Discussion
PLGG encompass several entities characterized by different histopahtological features. During the last decade, molecular characterization of PLGG has identified a number of recurrent alterations, with the majority involving the MAPK pathway6. In children without NF1, the most common alterations in this pathway include theKIAA1549-BRAF fusion and the BRAFV600E mutation7. Both alterations can be targeted, and the use of MEK inhibitors in patients with PLGG harboring BRAF fusion or BRAF inhibitors in patients with PLGG harboring BRAFV600E mutation have shown promising response rate43.
Although PLGGs associated with BRAF mutation appear to have a more aggressive behavior 8, they show an excellent response to BRAF inhibitors. Hargrave et al conducted a trial of dabrafenib in children with BRAF mutated PLGG and reported a partial response in 19 of 27 evaluable patients, and a 1-year event free survival of 85%3. More recently, Nobre et al compared 2 cohorts of patients with BRAF mutated PLGG treated with chemotherapy or BRAF inhibitors (vemurafenib or dabrafenib) and demonstrated a clear advantage for targeted treatments, with an overall objective response rate of 28% and 71%, respectively5. Report on the combination of BRAF and MEK inhibitors in BRAF mutated LGG are pending. The rationale for this combination is based on superior outcome observed in patients with BRAF mutated melanomas randomized to either dabrafenib or dabrafenib and trametinib9.
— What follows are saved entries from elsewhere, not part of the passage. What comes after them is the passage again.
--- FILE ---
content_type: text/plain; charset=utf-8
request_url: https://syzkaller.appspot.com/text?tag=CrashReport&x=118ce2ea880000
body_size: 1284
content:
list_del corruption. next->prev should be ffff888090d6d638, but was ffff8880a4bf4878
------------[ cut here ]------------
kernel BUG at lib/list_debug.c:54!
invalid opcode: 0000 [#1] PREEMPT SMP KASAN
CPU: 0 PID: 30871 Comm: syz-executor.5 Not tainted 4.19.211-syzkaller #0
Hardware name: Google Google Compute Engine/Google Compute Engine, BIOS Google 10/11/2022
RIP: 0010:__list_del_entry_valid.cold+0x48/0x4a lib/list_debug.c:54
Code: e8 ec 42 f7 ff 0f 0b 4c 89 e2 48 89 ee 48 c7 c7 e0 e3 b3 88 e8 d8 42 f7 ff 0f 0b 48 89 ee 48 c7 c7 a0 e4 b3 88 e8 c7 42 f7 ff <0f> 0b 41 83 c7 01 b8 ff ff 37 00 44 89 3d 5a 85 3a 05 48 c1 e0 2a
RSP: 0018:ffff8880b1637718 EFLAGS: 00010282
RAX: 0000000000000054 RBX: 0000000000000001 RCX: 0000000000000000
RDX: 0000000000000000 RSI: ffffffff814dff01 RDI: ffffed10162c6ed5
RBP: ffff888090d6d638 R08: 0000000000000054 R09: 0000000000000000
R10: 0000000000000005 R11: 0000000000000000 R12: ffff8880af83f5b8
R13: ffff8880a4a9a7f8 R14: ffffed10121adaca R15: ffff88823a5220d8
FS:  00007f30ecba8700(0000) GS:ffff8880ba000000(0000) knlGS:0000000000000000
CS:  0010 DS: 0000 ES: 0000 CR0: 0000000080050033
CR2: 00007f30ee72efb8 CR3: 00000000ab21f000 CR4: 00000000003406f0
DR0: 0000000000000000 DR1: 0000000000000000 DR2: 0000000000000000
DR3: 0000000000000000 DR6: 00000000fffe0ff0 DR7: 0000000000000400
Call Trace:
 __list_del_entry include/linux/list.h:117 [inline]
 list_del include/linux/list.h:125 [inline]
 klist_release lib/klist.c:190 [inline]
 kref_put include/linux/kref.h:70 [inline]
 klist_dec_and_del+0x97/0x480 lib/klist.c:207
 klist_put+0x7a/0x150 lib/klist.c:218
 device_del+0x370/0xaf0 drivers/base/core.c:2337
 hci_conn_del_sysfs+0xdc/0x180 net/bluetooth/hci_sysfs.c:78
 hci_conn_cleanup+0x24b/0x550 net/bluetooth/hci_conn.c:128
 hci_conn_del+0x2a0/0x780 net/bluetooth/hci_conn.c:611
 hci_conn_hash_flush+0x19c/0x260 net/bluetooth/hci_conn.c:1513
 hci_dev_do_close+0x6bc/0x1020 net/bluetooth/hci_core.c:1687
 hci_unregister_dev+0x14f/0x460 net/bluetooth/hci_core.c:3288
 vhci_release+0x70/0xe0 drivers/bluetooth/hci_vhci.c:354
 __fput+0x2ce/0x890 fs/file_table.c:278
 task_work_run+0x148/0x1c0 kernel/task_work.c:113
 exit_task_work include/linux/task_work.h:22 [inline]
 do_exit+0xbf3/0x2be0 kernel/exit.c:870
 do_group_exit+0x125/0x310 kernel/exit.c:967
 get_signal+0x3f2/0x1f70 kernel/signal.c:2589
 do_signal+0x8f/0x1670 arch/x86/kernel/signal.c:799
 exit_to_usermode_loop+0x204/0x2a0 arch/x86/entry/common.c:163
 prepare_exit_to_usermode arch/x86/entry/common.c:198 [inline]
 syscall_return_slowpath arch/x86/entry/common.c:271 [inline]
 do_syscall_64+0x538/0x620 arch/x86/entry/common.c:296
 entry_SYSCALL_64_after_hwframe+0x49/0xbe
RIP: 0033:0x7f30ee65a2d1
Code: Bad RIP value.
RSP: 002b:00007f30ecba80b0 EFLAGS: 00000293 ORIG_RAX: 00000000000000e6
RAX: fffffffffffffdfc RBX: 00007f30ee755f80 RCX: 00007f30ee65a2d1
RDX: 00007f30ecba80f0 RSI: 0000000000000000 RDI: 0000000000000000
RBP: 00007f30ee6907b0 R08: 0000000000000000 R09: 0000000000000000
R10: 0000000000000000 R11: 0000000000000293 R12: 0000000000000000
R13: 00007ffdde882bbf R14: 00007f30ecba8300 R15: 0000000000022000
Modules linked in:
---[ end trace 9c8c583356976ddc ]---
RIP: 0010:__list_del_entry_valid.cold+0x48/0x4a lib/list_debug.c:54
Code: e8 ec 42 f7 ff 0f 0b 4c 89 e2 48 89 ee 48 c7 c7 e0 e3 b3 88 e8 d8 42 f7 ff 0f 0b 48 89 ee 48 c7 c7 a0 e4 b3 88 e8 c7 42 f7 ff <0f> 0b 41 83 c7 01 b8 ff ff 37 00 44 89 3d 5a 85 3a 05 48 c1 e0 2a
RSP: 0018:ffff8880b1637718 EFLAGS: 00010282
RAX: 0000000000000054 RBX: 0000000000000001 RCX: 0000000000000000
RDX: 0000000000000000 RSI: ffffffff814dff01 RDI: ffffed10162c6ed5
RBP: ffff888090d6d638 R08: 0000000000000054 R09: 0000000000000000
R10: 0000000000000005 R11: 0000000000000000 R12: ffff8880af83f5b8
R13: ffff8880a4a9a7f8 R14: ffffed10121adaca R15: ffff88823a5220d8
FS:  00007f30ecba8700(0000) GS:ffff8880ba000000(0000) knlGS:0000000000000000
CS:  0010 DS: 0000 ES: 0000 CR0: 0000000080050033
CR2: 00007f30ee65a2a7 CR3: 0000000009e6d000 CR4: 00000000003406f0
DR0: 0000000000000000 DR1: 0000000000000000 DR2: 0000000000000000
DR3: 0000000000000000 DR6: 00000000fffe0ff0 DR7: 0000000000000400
However, the risk of developing resistance to BRAF inhibition exists and has been well documented in melanoma. In PLGG, there has been limited focus on this issue and the management of patients who show progression during treatment with BRAF inhibitors remains challenging. Mulcahy Levy et al recently described a patient with BRAFV600E mutated ganglioglioma who developed resistance to vemurafenib. The addition of chloroquine to vemurafenib was associated with durable clinical improvement as well radiographic response10. A clinical trial is ongoing to confirm these early data.
As the response rate of BRAFV600E PLGG is extremely high for BRAF inhibition, the fact that our patient had limited benefit of BRAF inhibition is intriguing. A plausible mechanism can be the additional FGFR1 N546K mutation. In contrast to FGFR gene fusions, point mutations in FGFR1 tend to be associated with other RAS/MAPK mutations and are showing less favorable outcome7.
Interestingly, the acute clinical deterioration of our patient within a week of discontinuation of the BRAF/MEK inhibition is not uncommon in BRAFV600E tumors. This precluded his inclusion in any clinical trial. Re-challenging with dabrafenib did not show any evidence of efficacy and the decision was made to proceed with chemotherapy, using the TPCV regimen. This regimen has been compared to the combination of vincristine and carboplatin in a randomized trial and has shown better event free survival at 5 years11. However, this trial did not include any molecular study and whether chemotherapy regimens have a better activity in specific molecular subgroups is unknown.
Our experience is intriguing and provides some evidence that salvage chemotherapy is still an option when targeted therapy fail. As most BRAFV600E PLGG recur rapidly after cessation of targeted therapies, the sustained tumor control, 2 years after completion of chemotherapy is encouraging, suggesting a different and potentially synergistic role for chemotherapy is such situations. Further studies will determine whether a combination of targeted and chemotherapy regimens are superior to each of these as a single modality.